NVIDIA has issued a renewed advisory encouraging customers to activate System Level Error-Correcting Code (ECC) protections to defend against Rowhammer attacks targeting GPUs equipped with GDDR6 memory.
This heightened warning follows recent research from the University of Toronto demonstrating how practical Rowhammer attacks can be on NVIDIA’s A6000 graphics processor.
“We ran GPUHammer on an NVIDIA RTX A6000 (48 GB GDDR6) across four DRAM banks and observed 8 distinct single-bit flips, and bit-flips across all tested banks,” the researchers explained. “The minimum activation count (TRH) to induce a flip was ~12K, consistent with prior DDR4 findings.”
Using these induced bit flips, the researchers performed what they described as the first machine learning accuracy degradation attack leveraging Rowhammer on a GPU.
Rowhammer exploits a hardware vulnerability where repeatedly accessing a memory row can cause adjacent memory cells to change state, flipping bits from 1 to 0 or vice versa. This can lead to denial-of-service issues, corrupted data, or even potential privilege escalation.
System Level ECC combats such risks by introducing redundant bits that can automatically detect and correct single-bit memory errors, ensuring data remains intact.
NVIDIA emphasized that enabling ECC is particularly critical for workstation and data center GPUs, which handle sensitive workloads like AI training and inference, to prevent serious computational errors.
The company’s security bulletin confirmed that researchers “showed a potential Rowhammer attack against an NVIDIA A6000 GPU with GDDR6 Memory” in scenarios where ECC had not been turned on.
The GPUHammer technique developed by the academic team successfully induced bit flips despite GDDR6’s higher latency and faster refresh rates, which generally make Rowhammer attacks more challenging compared to older DDR4 memory.
Researcher Gururaj Saileshwar told BleepingComputer that their demonstration could drop an AI model’s accuracy from 80% to below 1% with just a single bit flip on the A6000.

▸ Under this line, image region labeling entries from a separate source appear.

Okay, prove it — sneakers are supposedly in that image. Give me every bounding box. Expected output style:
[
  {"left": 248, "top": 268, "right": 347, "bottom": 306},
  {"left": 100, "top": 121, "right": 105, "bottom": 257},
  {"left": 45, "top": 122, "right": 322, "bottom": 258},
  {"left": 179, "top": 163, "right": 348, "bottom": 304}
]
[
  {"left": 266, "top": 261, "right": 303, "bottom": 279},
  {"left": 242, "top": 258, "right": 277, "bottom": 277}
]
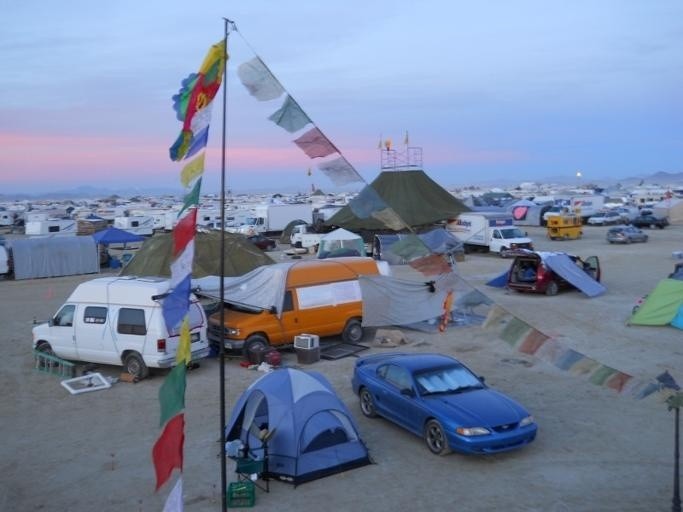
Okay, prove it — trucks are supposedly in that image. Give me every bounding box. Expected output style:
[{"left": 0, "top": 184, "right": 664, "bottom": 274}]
[{"left": 440, "top": 212, "right": 535, "bottom": 258}]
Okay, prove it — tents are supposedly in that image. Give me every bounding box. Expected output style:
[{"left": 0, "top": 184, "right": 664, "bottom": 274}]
[
  {"left": 6, "top": 233, "right": 99, "bottom": 280},
  {"left": 316, "top": 227, "right": 365, "bottom": 258},
  {"left": 93, "top": 225, "right": 144, "bottom": 268},
  {"left": 508, "top": 205, "right": 552, "bottom": 228},
  {"left": 279, "top": 218, "right": 307, "bottom": 245},
  {"left": 224, "top": 365, "right": 372, "bottom": 485},
  {"left": 653, "top": 198, "right": 683, "bottom": 223},
  {"left": 373, "top": 228, "right": 464, "bottom": 263},
  {"left": 322, "top": 170, "right": 472, "bottom": 232},
  {"left": 625, "top": 261, "right": 683, "bottom": 330},
  {"left": 119, "top": 230, "right": 276, "bottom": 278}
]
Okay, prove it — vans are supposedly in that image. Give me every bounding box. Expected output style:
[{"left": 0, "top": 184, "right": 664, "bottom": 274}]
[
  {"left": 208, "top": 254, "right": 381, "bottom": 360},
  {"left": 34, "top": 277, "right": 212, "bottom": 382},
  {"left": 505, "top": 251, "right": 600, "bottom": 297}
]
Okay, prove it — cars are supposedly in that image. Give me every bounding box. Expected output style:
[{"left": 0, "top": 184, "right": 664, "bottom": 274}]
[
  {"left": 352, "top": 355, "right": 539, "bottom": 457},
  {"left": 449, "top": 182, "right": 682, "bottom": 245}
]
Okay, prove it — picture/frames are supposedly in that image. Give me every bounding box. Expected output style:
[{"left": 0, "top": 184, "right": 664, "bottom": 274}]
[
  {"left": 60, "top": 373, "right": 111, "bottom": 395},
  {"left": 320, "top": 342, "right": 371, "bottom": 359}
]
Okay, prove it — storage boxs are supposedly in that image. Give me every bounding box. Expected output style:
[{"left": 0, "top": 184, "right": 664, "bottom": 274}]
[
  {"left": 296, "top": 349, "right": 320, "bottom": 364},
  {"left": 294, "top": 333, "right": 319, "bottom": 350}
]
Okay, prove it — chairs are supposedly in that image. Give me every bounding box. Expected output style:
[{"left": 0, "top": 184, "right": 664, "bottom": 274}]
[{"left": 234, "top": 448, "right": 269, "bottom": 493}]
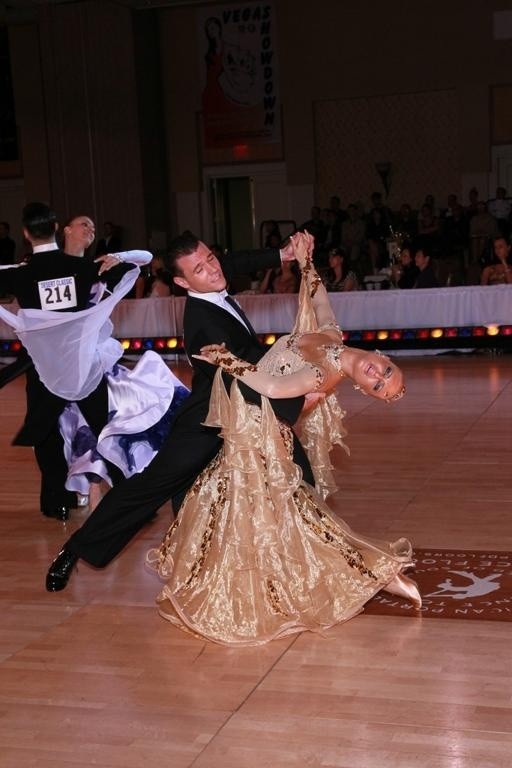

In addition to the RTX A6000, NVIDIA strongly recommends enabling ECC on the following GPU product lines:
Data Center GPUs:
- Ampere: A100, A40, A30, A16, A10, A2, A800
- Ada: L40S, L40, L4
- Hopper: H100, H200, GH200, H20, H800
- Blackwell: GB200, B200, B100
- Turing: T1000, T600, T400, T4
- Volta: Tesla V100, Tesla V100S
Workstation GPUs:
- Ampere RTX: A6000, A5000, A4500, A4000, A2000, A1000, A400
- Ada RTX: 6000, 5000, 4500, 4000, 4000 SFF, 2000
- Blackwell RTX PRO (latest workstation line)
- Turing RTX: 8000, 6000, 5000, 4000
- Volta: Quadro GV100
Embedded/Industrial:
- Jetson AGX Orin Industrial
- IGX Orin
Newer GPUs—including Blackwell RTX 50 Series, Blackwell Data Center chips, and Hopper Data Center GPUs—feature built-in on-die ECC protection that requires no manual configuration.
To verify whether ECC is active, administrators can use an out-of-band method through the Baseboard Management Controller (BMC) and Redfish API to check the “ECCModeEnabled” status. NVIDIA’s NSM Type 3 and SMBPBI tools also allow ECC configuration, but these require NVIDIA Partner Portal access.
Alternatively, ECC can be checked or enabled in-band using the nvidia-smi command-line tool from the system CPU.
Saileshwar noted that enabling these safeguards could reduce machine learning inference performance by around 10% and reduce available memory capacity by 6.5% across workloads.
While Rowhammer remains a significant security concern, its exploitation in real-world scenarios is complex. An attack requires highly specific conditions, intensive memory access, and precise control, making it difficult to carry out reliably, especially in production environments.